2. Meditation Posture: Hong-Sau Technique of Concentration helps to develop one’s latent powers of concentration. Through practice of this technique one learns to withdraw thought and energy from outward distractions so that they may be focused on any goal to be achieved or problem to be solved. Or one may direct that concentrated attention toward realizing the Divine Consciousness within.

3. Aum Technique of Meditation shows one how to use the power of concentration in the highest way to discover and develop the divine qualities of one’s own true Self. This ancient method teaches how to experience the all-pervading Divine Presence as Aum, the Word or Holy Ghost that underlies and sustains all creation. The technique expands the awareness beyond limitations of body and mind to the joyous realization of one’s infinite potential.

4. Kriya Yoga Technique
Kriya is an advanced Raja Yoga technique of pranayama (life-energy control). Kriya reinforces and revitalizes subtle currents of life energy (prana) in the spine and brain. The ancient seers of India (rishis) perceived the brain and spine as the tree of life. Out of the subtle cerebrospinal centers of life and consciousness (chakras) flow the energies that enliven all the nerves and every organ and tissue of the body. The yogis discovered that by revolving the life current continuously up and down the spine by the special technique of Kriya Yoga, it is possible to greatly accelerate one’s spiritual evolution and awareness.

Correct practice of Kriya Yoga enables the normal activities of the heart and lungs and nervous system to slow down naturally, producing deep inner stillness of body and mind and freeing the attention from the usual turbulence of thoughts, emotions, and sensory perceptions. In the clarity of that inner stillness, one comes to experience a deepening interior peace and attunement with one’s soul and with God.
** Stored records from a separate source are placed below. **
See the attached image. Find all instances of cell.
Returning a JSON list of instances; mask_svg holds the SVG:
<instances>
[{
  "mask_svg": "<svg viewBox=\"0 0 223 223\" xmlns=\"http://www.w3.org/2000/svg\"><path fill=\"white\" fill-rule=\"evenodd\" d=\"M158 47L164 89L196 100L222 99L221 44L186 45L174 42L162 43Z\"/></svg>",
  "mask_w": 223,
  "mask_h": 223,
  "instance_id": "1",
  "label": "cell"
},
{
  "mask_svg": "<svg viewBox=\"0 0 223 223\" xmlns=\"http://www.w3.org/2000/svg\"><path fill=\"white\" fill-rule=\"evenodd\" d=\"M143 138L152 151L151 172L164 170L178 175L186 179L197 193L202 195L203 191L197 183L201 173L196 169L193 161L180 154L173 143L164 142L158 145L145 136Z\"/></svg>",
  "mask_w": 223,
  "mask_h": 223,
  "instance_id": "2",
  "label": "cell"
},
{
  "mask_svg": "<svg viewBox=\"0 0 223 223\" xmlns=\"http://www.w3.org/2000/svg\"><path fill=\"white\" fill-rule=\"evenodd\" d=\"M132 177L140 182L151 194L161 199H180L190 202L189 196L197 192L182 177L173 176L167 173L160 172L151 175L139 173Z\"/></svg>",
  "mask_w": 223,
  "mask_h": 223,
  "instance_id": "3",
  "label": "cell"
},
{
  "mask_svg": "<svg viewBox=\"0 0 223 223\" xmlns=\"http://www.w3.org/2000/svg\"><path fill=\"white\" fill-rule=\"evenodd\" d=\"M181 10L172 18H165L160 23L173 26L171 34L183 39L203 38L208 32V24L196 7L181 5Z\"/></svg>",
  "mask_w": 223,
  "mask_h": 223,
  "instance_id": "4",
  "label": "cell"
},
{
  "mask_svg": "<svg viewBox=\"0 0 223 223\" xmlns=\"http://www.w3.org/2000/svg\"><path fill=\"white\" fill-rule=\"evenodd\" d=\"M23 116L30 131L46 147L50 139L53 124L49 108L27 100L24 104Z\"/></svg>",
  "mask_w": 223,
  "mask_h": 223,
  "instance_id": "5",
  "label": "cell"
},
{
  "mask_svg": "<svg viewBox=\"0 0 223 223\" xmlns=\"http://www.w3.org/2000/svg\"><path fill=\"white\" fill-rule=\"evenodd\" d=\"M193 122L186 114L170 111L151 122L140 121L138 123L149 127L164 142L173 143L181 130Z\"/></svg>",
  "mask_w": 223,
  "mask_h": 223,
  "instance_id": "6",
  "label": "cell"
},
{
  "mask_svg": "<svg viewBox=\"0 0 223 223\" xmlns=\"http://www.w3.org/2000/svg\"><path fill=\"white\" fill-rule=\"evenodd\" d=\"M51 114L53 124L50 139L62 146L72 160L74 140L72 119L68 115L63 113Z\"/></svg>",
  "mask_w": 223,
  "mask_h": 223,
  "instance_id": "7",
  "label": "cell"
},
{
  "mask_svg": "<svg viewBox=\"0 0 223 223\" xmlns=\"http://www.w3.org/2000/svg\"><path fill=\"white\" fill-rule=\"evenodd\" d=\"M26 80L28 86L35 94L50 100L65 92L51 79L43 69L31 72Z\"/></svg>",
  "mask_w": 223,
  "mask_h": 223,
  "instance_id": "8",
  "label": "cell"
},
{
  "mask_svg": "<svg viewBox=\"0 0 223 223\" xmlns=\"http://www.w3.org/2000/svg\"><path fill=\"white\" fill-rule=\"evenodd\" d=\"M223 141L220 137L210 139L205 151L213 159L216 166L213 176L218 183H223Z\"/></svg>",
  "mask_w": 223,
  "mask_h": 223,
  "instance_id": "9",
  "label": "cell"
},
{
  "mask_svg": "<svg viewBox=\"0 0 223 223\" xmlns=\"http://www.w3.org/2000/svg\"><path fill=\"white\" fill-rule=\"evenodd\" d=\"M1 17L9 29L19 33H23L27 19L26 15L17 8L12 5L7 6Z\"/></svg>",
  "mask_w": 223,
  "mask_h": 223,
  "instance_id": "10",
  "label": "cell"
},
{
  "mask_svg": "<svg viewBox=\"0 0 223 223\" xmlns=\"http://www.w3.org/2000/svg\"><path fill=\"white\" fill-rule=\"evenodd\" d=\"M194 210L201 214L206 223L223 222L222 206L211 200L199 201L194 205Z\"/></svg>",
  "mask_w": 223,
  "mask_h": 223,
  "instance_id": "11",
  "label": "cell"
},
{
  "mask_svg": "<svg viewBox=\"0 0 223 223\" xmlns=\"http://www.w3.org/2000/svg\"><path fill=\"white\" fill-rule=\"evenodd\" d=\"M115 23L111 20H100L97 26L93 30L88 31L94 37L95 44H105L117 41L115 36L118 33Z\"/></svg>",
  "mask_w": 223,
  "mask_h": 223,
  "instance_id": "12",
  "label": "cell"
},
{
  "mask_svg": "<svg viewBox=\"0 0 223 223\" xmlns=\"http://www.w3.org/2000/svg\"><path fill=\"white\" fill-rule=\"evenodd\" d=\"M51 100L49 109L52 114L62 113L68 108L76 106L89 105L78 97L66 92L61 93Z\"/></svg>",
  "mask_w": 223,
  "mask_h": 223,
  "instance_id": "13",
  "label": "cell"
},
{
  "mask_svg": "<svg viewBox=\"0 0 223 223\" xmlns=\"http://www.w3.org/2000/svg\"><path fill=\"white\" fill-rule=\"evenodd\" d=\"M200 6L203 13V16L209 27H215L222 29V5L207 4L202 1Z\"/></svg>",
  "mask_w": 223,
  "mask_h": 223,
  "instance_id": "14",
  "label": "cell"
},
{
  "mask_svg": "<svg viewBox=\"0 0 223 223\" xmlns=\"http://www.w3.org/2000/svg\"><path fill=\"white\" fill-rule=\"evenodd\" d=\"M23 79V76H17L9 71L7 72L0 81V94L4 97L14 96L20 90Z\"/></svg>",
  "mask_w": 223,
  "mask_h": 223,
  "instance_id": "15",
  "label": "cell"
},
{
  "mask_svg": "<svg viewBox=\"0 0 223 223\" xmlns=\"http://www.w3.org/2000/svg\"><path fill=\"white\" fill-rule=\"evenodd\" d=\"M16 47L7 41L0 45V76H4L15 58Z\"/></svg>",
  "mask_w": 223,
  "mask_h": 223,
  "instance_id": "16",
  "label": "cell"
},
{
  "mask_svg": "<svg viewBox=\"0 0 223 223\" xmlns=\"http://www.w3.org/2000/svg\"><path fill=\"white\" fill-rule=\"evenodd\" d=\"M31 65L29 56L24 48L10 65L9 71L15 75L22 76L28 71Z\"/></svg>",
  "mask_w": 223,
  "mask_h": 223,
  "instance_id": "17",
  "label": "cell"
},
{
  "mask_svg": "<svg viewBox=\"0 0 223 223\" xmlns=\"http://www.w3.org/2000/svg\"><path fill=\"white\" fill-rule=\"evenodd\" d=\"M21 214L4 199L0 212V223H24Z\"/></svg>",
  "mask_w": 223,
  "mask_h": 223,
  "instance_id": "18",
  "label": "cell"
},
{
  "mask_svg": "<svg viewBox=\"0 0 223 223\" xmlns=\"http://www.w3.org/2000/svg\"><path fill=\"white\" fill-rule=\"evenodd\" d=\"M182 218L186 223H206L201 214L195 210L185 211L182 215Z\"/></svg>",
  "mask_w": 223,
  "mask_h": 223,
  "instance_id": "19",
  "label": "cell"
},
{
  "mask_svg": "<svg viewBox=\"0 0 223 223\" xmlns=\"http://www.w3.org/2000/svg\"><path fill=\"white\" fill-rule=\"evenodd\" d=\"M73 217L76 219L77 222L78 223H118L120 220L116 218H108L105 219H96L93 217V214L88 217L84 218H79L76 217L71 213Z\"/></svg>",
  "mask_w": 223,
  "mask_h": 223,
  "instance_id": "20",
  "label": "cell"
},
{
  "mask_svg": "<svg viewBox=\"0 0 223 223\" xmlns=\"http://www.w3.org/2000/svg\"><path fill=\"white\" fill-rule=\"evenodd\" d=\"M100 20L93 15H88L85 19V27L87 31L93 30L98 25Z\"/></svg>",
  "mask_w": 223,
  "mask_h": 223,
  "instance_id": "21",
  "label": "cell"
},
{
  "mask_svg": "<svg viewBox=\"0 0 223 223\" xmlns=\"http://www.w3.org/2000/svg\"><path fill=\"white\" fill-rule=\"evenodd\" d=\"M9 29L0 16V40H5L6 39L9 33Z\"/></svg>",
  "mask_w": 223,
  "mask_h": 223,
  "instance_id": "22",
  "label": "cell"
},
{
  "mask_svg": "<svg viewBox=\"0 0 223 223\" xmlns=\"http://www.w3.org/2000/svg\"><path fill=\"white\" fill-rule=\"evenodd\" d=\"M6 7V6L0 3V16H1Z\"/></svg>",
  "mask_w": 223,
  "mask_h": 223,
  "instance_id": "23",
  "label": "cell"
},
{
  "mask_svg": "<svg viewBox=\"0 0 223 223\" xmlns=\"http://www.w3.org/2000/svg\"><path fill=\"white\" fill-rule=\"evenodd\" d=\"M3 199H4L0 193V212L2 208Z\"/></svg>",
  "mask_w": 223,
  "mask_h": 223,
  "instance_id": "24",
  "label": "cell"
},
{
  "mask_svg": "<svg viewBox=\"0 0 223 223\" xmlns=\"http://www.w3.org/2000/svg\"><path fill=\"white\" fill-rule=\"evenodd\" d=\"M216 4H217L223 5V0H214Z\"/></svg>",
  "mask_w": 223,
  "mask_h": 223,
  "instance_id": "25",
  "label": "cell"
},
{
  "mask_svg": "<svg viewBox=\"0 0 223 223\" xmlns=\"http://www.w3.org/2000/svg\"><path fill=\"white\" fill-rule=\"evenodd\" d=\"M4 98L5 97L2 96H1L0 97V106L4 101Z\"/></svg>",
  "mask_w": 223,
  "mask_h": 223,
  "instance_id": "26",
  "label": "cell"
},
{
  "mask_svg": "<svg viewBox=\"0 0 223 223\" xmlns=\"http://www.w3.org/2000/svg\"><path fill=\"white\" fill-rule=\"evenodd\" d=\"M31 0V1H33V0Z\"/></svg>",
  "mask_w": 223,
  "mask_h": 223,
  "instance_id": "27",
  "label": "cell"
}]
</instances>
This gradual introduction has a purpose. A mountain climber seeking to scale the Himalayas must first acclimatize and condition himself before ascending the peaks. So the seeker needs this initial period to acclimatize his or her habits and thoughts, condition the mind with concentration and devotion, and practice directing the body’s life energy. Then the yogi is prepared to ascend the spinal highway of realization.